I have not downloaded or read the McCarrick Report. I have barely read any news reports about it. This is a big change for this blog. Fifteen years ago, I would have felt it my duty to read and comment on it as soon as it was available, letting all my readers know what I thought important, pulling out all the lessons we should take from it. But not any more. At least not right now.
After two decades of this stuff, including a stint working inside the Church, I just can’t muster up the same old outrage. Maybe I’m mellowing in my old age. In any case, I don’t see how my own kvetching adds anything of value to the discussion. And perhaps I am put off by the over-the-top hot-takes by certain Catholic social media personalities who gin up the clicks by competing with one another to say the most “sure to go viral” thing.
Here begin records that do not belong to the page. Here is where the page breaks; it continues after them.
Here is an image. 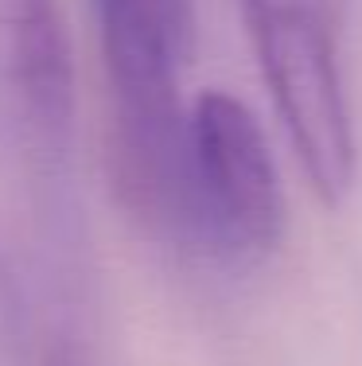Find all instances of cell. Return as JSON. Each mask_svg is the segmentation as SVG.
Wrapping results in <instances>:
<instances>
[{
    "mask_svg": "<svg viewBox=\"0 0 362 366\" xmlns=\"http://www.w3.org/2000/svg\"><path fill=\"white\" fill-rule=\"evenodd\" d=\"M109 82V160L125 211L152 238H183L191 0H94Z\"/></svg>",
    "mask_w": 362,
    "mask_h": 366,
    "instance_id": "cell-1",
    "label": "cell"
},
{
    "mask_svg": "<svg viewBox=\"0 0 362 366\" xmlns=\"http://www.w3.org/2000/svg\"><path fill=\"white\" fill-rule=\"evenodd\" d=\"M79 90L59 0H0V160L47 234L74 230Z\"/></svg>",
    "mask_w": 362,
    "mask_h": 366,
    "instance_id": "cell-2",
    "label": "cell"
},
{
    "mask_svg": "<svg viewBox=\"0 0 362 366\" xmlns=\"http://www.w3.org/2000/svg\"><path fill=\"white\" fill-rule=\"evenodd\" d=\"M284 234V187L257 113L226 90H203L187 106L183 238L179 246L253 265Z\"/></svg>",
    "mask_w": 362,
    "mask_h": 366,
    "instance_id": "cell-3",
    "label": "cell"
},
{
    "mask_svg": "<svg viewBox=\"0 0 362 366\" xmlns=\"http://www.w3.org/2000/svg\"><path fill=\"white\" fill-rule=\"evenodd\" d=\"M277 117L323 203L355 183L358 144L331 0H241Z\"/></svg>",
    "mask_w": 362,
    "mask_h": 366,
    "instance_id": "cell-4",
    "label": "cell"
},
{
    "mask_svg": "<svg viewBox=\"0 0 362 366\" xmlns=\"http://www.w3.org/2000/svg\"><path fill=\"white\" fill-rule=\"evenodd\" d=\"M24 292L0 249V366H24Z\"/></svg>",
    "mask_w": 362,
    "mask_h": 366,
    "instance_id": "cell-5",
    "label": "cell"
},
{
    "mask_svg": "<svg viewBox=\"0 0 362 366\" xmlns=\"http://www.w3.org/2000/svg\"><path fill=\"white\" fill-rule=\"evenodd\" d=\"M39 366H90V359H86L66 335H59L55 343H47V351L39 355Z\"/></svg>",
    "mask_w": 362,
    "mask_h": 366,
    "instance_id": "cell-6",
    "label": "cell"
}]
</instances>
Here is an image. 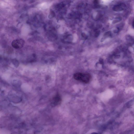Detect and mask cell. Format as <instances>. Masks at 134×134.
I'll list each match as a JSON object with an SVG mask.
<instances>
[{"label":"cell","instance_id":"obj_1","mask_svg":"<svg viewBox=\"0 0 134 134\" xmlns=\"http://www.w3.org/2000/svg\"><path fill=\"white\" fill-rule=\"evenodd\" d=\"M73 77L75 80L85 83H88L91 79V75L88 73L77 72L74 74Z\"/></svg>","mask_w":134,"mask_h":134},{"label":"cell","instance_id":"obj_2","mask_svg":"<svg viewBox=\"0 0 134 134\" xmlns=\"http://www.w3.org/2000/svg\"><path fill=\"white\" fill-rule=\"evenodd\" d=\"M24 44V40L21 39H18L13 40L11 44L14 48L19 49L22 48Z\"/></svg>","mask_w":134,"mask_h":134},{"label":"cell","instance_id":"obj_3","mask_svg":"<svg viewBox=\"0 0 134 134\" xmlns=\"http://www.w3.org/2000/svg\"><path fill=\"white\" fill-rule=\"evenodd\" d=\"M62 99L60 96L58 94H57L52 99L51 103L53 106L59 104L61 102Z\"/></svg>","mask_w":134,"mask_h":134},{"label":"cell","instance_id":"obj_4","mask_svg":"<svg viewBox=\"0 0 134 134\" xmlns=\"http://www.w3.org/2000/svg\"><path fill=\"white\" fill-rule=\"evenodd\" d=\"M125 7V4L121 3L114 6L113 8V10L115 11H120L123 10Z\"/></svg>","mask_w":134,"mask_h":134},{"label":"cell","instance_id":"obj_5","mask_svg":"<svg viewBox=\"0 0 134 134\" xmlns=\"http://www.w3.org/2000/svg\"><path fill=\"white\" fill-rule=\"evenodd\" d=\"M122 20V18L120 17L116 18L114 19L112 21V23L114 24Z\"/></svg>","mask_w":134,"mask_h":134},{"label":"cell","instance_id":"obj_6","mask_svg":"<svg viewBox=\"0 0 134 134\" xmlns=\"http://www.w3.org/2000/svg\"><path fill=\"white\" fill-rule=\"evenodd\" d=\"M111 36V33L110 31H108L105 33L104 35V38H105L110 37Z\"/></svg>","mask_w":134,"mask_h":134},{"label":"cell","instance_id":"obj_7","mask_svg":"<svg viewBox=\"0 0 134 134\" xmlns=\"http://www.w3.org/2000/svg\"><path fill=\"white\" fill-rule=\"evenodd\" d=\"M100 33V32L99 31H97L95 34V36L96 37H97L99 36Z\"/></svg>","mask_w":134,"mask_h":134},{"label":"cell","instance_id":"obj_8","mask_svg":"<svg viewBox=\"0 0 134 134\" xmlns=\"http://www.w3.org/2000/svg\"><path fill=\"white\" fill-rule=\"evenodd\" d=\"M119 31V29L118 28H116L113 30V32L114 33H117Z\"/></svg>","mask_w":134,"mask_h":134},{"label":"cell","instance_id":"obj_9","mask_svg":"<svg viewBox=\"0 0 134 134\" xmlns=\"http://www.w3.org/2000/svg\"><path fill=\"white\" fill-rule=\"evenodd\" d=\"M81 35L83 37L86 38V34L85 33H82L81 34Z\"/></svg>","mask_w":134,"mask_h":134},{"label":"cell","instance_id":"obj_10","mask_svg":"<svg viewBox=\"0 0 134 134\" xmlns=\"http://www.w3.org/2000/svg\"><path fill=\"white\" fill-rule=\"evenodd\" d=\"M132 25L133 27V21L132 23Z\"/></svg>","mask_w":134,"mask_h":134}]
</instances>
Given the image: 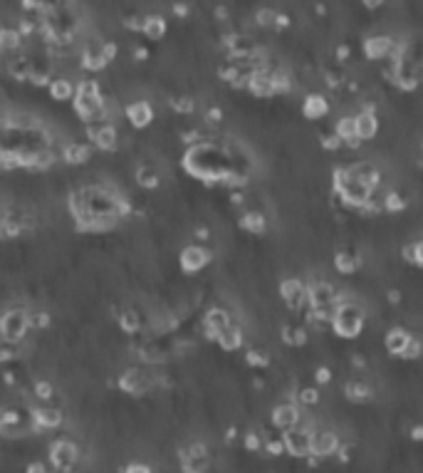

However, there was at least one analysis worth reading and sharing, and that was from my friend Fr. David Barnes. He wrote at his blog, “A Shepherd’s Post” about the spiritual lesson he gleaned from the report and its tales of institutional clerical corruption:
What should the Church do? I have no idea. I’m sure lots of people will have plenty of good suggestions and advice. My initial reaction is more about, “What can I do?” I can read about saintly priests and try to imitate them. I can surround myself with friends who help me to grow in holiness. I can be a whole lot more humble. I can focus my attention less on all of the “big” picture stuff in the Church and focus on the little section of the vineyard that the Lord has entrusted to me.
This is good advice, and not just for Fr. Barnes and his brother priests. Because unless you’re the Pope or a Cardinal or a bishop, there’s not much you can do about any of this. But what you can do is to focus on your mission, your call, your vocation, your corner of the vineyard. The Lord has given you a set of talents specifically for you to be steward of and unless you’re Pope Francis reading this or a bonafide 21st-century St. Catherine or St. Francis or St. Charles Borromeo, then fixing the corruption in the Church isn’t it.
The reform of the Church and the witnessing to the power and glory of Jesus Christ starts with my own personal discipleship in my own life with the people around me. Don’t despair. If the Lord wants to fix the Church, then He’ll have to do it. I’ll just take care of my little corner of it.